La question (d’une importance cruciale pour l’ensemble du secteur de la distribution) est de savoir si cette trajectoire pourrait perdurer une fois le confinement terminé. Pour la plupart des experts, c’est une question de temps. Plus le confinement va durer, plus il sera susceptible de modifier en profondeur les habitudes de consommation. C’est particulièrement vrai en France où le commerce en ligne est moins avancé que dans d’autres pays comme le Royaume-Uni. Par exemple, en France, tout au moins au début de la crise, le commerce global non alimentaire n’a pas crû. Si certaines catégories comme les produits électroniques, les achats numériques ou les jeux vidéo et les applications mobiles ont été dopées par le confinement, d’autres se sont effondrées comme les produits de beauté ou l’équipement de la maison. Il n’en va pas de même au Royaume-Uni où les meilleures ventes d’Amazon témoignent d’une forte envie de bricolage et de jardin, à tel point que le NHS (National Health Service) a dû inciter les britanniques à la prudence à l’heure où les urgences étaient déjà saturées par l’épidémie de coronavirus.

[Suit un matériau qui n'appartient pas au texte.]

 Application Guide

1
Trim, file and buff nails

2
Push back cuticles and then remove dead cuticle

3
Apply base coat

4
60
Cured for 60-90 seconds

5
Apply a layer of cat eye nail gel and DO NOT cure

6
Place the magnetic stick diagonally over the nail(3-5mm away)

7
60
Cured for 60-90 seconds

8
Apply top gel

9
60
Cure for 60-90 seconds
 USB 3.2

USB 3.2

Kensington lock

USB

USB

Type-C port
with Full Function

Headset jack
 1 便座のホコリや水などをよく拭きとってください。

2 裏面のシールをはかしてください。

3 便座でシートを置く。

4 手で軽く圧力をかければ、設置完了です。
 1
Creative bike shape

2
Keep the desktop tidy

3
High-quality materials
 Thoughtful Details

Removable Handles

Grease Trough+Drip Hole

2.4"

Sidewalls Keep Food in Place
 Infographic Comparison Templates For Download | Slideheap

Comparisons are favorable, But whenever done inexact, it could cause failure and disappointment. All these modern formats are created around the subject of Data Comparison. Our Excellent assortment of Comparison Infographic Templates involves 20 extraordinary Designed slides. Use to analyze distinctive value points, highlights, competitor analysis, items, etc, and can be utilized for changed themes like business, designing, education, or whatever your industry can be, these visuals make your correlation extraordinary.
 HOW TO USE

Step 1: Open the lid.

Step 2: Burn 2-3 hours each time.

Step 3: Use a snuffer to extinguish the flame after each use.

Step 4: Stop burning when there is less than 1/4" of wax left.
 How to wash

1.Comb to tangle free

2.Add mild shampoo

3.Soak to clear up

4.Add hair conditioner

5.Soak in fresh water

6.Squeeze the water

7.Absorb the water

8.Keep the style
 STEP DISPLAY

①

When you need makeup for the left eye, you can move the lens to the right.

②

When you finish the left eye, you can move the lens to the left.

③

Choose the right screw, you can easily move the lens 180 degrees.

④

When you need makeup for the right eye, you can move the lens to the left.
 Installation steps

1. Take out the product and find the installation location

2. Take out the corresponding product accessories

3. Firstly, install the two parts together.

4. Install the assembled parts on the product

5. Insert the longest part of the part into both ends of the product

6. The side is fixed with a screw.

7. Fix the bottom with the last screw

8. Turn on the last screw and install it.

La croissance de e-commerce en France se fera aussi grâce à son adoption massive par une nouvelle clientèle, et notamment par des consommateurs un peu plus âgés, et de ce fait un peu moins habitués à Internet. On a ainsi déjà observé une forte augmentation des achats en ligne de la génération X (1966-1976) qui pourrait garder ces habitudes, ou tout au moins une partie d’entre elles, à l’issue du confinement.